Cats

Hier kehrt das Kino zu seinem Ursprüngen zurück, zur vergnüglichen Unterhaltung, zum Jahrmarkt, zum Variété, zum Entertainment. 

Tom Hooper, der mit Lee Hall das Drehbuch geschrieben hat, bringt die Londoner Aufführung des Musicals von Andrew Lloyd Webber, das auf T. S. Elliot basiert, auf die große Leinwand, aufgemotzt mit Weltstars wie Judy Dench als eindrückliche Deuteronomy oder Idris Elba als Macavity. 

Das Katzentreiben in einer verwahrlosten Ecke von London ist eine Augenweide und im Kino lässt sich mit den Größen wunderbar spielen, da können Menschendarsteller als Kakerlaken entsprechend klein zwischen den Katzen paradieren; einer der Knüller ganz en passant. 

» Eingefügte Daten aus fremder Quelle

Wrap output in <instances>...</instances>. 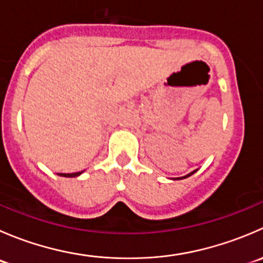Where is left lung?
<instances>
[{"label": "left lung", "mask_w": 263, "mask_h": 263, "mask_svg": "<svg viewBox=\"0 0 263 263\" xmlns=\"http://www.w3.org/2000/svg\"><path fill=\"white\" fill-rule=\"evenodd\" d=\"M193 173H196V171H193L192 172V173H190V174H188V176H185V177H183V178H187V177H190V176H192V174ZM178 179H182V178H178Z\"/></svg>", "instance_id": "obj_1"}]
</instances>
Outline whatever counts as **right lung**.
I'll return each instance as SVG.
<instances>
[{
  "mask_svg": "<svg viewBox=\"0 0 263 263\" xmlns=\"http://www.w3.org/2000/svg\"><path fill=\"white\" fill-rule=\"evenodd\" d=\"M80 174H81V172H79V173H60L58 176H61V177H78V176H80Z\"/></svg>",
  "mask_w": 263,
  "mask_h": 263,
  "instance_id": "right-lung-1",
  "label": "right lung"
}]
</instances>
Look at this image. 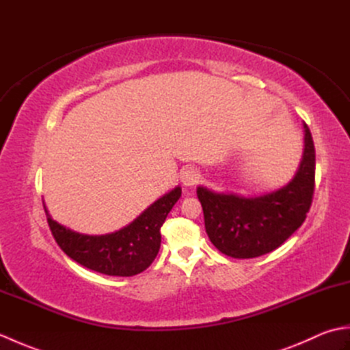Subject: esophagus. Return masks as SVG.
Here are the masks:
<instances>
[{
    "mask_svg": "<svg viewBox=\"0 0 350 350\" xmlns=\"http://www.w3.org/2000/svg\"><path fill=\"white\" fill-rule=\"evenodd\" d=\"M198 179H200V174H198V171L194 168L183 170L180 174V180L183 183V187H187V188L194 187V185L198 182Z\"/></svg>",
    "mask_w": 350,
    "mask_h": 350,
    "instance_id": "1",
    "label": "esophagus"
}]
</instances>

Es ist eine bunte Welt wie eine Nummernrevue mit bemerkenswerten Figuren, dem alten Theaterkater (Ian McKellen), der den früheren Zeiten nachtrauert, dem Magier Mistoffelees (Laurie Davidson), dem das Wesentliche nicht auf Anhieb gelingt, die dicke Katze Jennyanydots (Rebel Wilson), dem Dickwanst mit dem Zylinder, dem Katzenstar oder der durchgehenden Hauptrolle der weggworfenen Katze Victoria (Primaballerina Francesca Hayward) oder die Katze, die auf der Straße gelandet ist, Grizabella (Jennifer Hudson, großartig!) und die von Victoria Erbarmen erfährt und dadurch wieder Hoffnung auf ein neues Leben schöpfen darf. 

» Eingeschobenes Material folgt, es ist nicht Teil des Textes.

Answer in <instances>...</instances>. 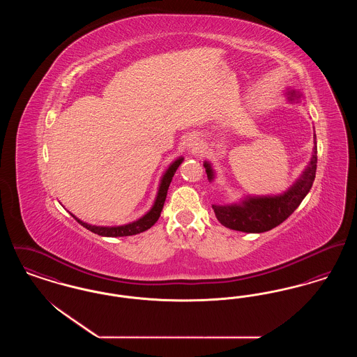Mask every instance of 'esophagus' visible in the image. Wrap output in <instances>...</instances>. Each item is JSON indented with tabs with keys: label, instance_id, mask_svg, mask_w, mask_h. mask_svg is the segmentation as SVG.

Es gibt melancholische Moment, magische und turbulente, es gibt Stille, in der nur das Schnaufen der Katzen zu hören ist oder die leisen Pfoten, auf denen sie sich bewegen, es gibt den Tanz katzenagiler Tänzerinnen und Tänzer, wunderbare Choreographien, es gibt Unsinn und Spaß. Es gibt schräge und groteske Figuren. Alles wuselt, alles katzet. Es gibt Vergnüglichkeit und bei aller Gut-Böse-Dialektik keinerlei Bösartigkeit. T. S. Elliot bringt die Substanz in das bunte, massiv computeranimationsunterstützte Treiben. 

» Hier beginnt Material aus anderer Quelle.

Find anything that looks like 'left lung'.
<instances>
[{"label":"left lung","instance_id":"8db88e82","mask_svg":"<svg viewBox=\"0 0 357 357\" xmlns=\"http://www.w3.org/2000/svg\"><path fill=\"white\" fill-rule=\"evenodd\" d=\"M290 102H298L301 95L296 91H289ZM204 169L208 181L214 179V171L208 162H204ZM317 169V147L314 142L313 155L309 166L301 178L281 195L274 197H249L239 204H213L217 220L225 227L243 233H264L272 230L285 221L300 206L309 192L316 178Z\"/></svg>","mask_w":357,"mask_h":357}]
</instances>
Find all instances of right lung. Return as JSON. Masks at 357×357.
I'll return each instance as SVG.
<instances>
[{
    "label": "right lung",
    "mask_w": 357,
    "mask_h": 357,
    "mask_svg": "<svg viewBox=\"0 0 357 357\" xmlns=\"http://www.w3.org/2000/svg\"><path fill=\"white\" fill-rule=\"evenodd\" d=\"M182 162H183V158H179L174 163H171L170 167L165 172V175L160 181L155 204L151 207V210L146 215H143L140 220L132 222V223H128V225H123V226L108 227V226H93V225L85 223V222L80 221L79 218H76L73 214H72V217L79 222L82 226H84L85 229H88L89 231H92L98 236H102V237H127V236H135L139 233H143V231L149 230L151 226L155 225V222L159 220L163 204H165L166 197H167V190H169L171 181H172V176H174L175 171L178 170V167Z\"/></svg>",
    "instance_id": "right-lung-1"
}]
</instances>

Die Münchner Pressevorführung fand im Dolby Cinema im Mathäser statt, etwas Besseres hätte sich der Film nicht wünschen können, ja möglicherweise hat der Zuschauer von dieser Filmadaption fast mehr oder durch die möglichen Animationen und Tricks mindestens einen angemessenen Gegenwert zu einer Life-Aufführung in einem Musical-Theater. 

Die deutsche Fassung ist sorgfältig gearbeitet, auch musikalisch untadelig, wobei der Kenner und Connoisseur sicher die englische Originalfassung bevorzugen wird.

Vergleicht man den Eintrittspreis fürs Dolby Cinema im Mathäser mit dem fürs Theater, so dürfte das Kino mit seiner ganz eigenen Gegenleistung nicht schlecht abschneiden. Ein Film so richtig fürs Festtagsprogramm.